What merit would that be though? Would the city with the least homeless people win? Bezos would be more apt to pick based solely on which city has the best weather. What would have been offered in explicit subsidies would really come down to the same low-tax business climate that the original Urban Growth Machine is predicated on but instead of a special gift to Amazon, cities would pass tax laws that gave away the farm to any company of sufficient size. Instead of Amazon picking from a list of tailor-made proposals, they would be looking for the city or county that just passed another staggeringly low tax policy. Chicago’s offer of routinized wage theft wouldn’t be impacted either, since it’s a state-wide program and has been in place since 2001. Mississippi, Indiana, and Missouri have similar programs.
The point here is that corporations and the people that run them are ideological. Companies do not set up shop based on what is good for people, they choose their location based on what is good for capital. How else do you explain all the businesses that set up shop in Delaware? The ideological fervor of CEOs also points to another problem: Even if cities bound together in some sort non-aggression pact so that none of them promised a single tax break, what would happen the next time a Fortune 500 company starts looking for a new headquarters? Would those cities get a shot? No. They would be blacklisted.

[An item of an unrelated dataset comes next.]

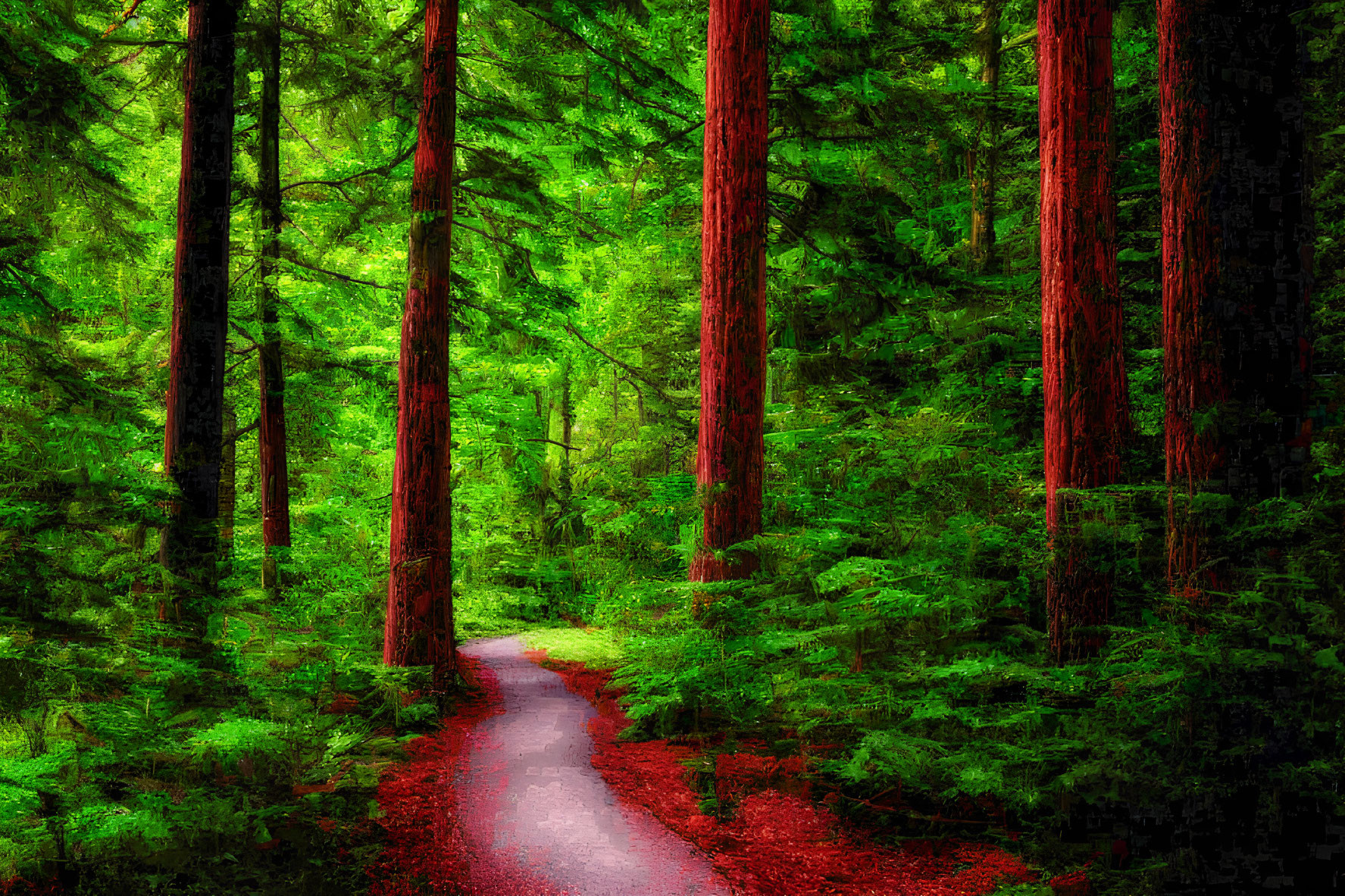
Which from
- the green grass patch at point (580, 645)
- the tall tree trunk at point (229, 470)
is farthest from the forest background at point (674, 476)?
the green grass patch at point (580, 645)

In Richard Florida’s latest book he laments that in an alternate universe President Hillary Clinton would have adopted his “detailed proposal for a new Council of Cities, comparable to the National Security Council,” This Council would foster “a new partnership between national government and the cities in which federal investments would flow.” This is a politically shrewd idea for reasons I have outlined before, but we are unlikely to see this happen any time soon. Even if we were to establish it tomorrow though, the larger problem remains: we have massive monopolistic companies that can make unilateral, undemocratic decisions that impact the lives of millions of people. More than anything it is our state of inequality and the attendant disinvestment in public resources that is, ultimately, the problem.